### [The problem]
The line containing "Canadian Tire Centre" and each line after it, through the final line of the data, are to be retyped exactly, with pictures left out.

### [Input data]

.....

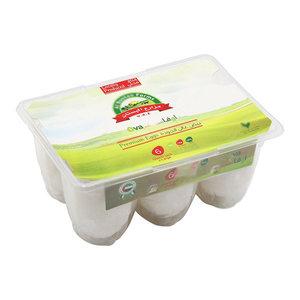 Bustan White Egg Medium Box 6s
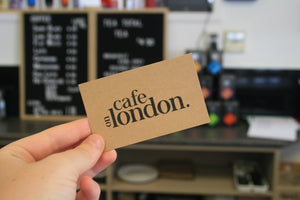 Cafe on London - Hamilton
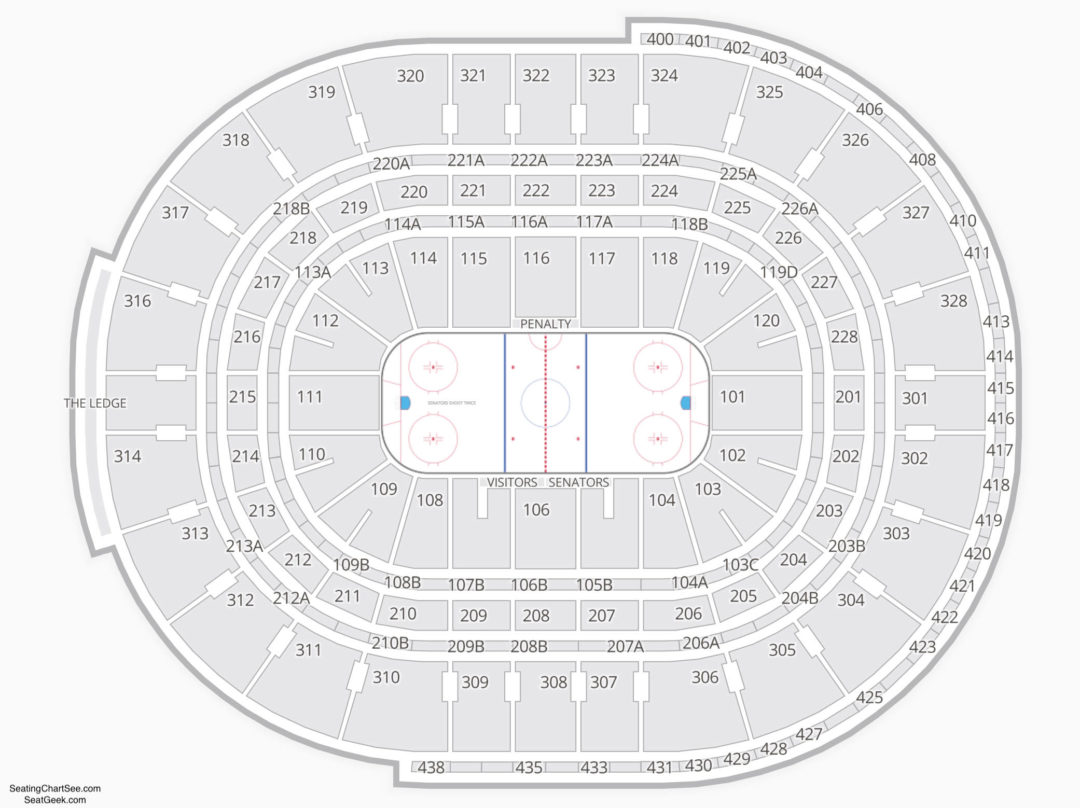 Canadian Tire Centre Seating Chart Seating Charts Amp Tickets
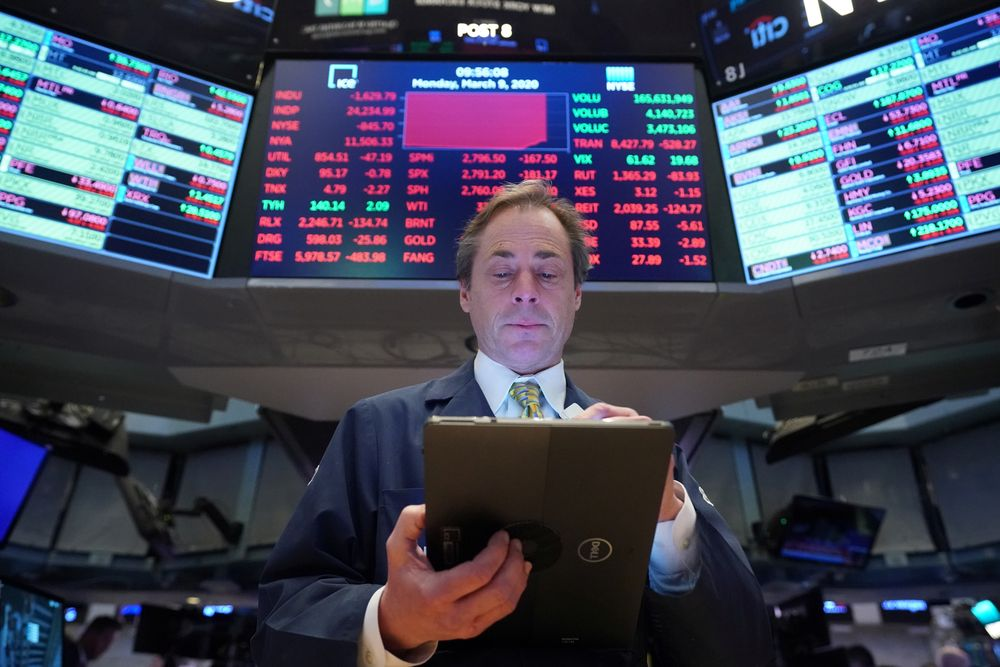 About 40 minutes into the trading day the Dow Jones Industrial Average gained about 1.0 per cent to 28,066.00 and the broad-based S&P 500 rose 0.1 per cent to 3,364.73, retreating from an earlier surge. — Reuters pic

.....

### [Reply]
 Canadian Tire Centre Seating Chart Seating Charts Amp Tickets
 About 40 minutes into the trading day the Dow Jones Industrial Average gained about 1.0 per cent to 28,066.00 and the broad-based S&P 500 rose 0.1 per cent to 3,364.73, retreating from an earlier surge. — Reuters pic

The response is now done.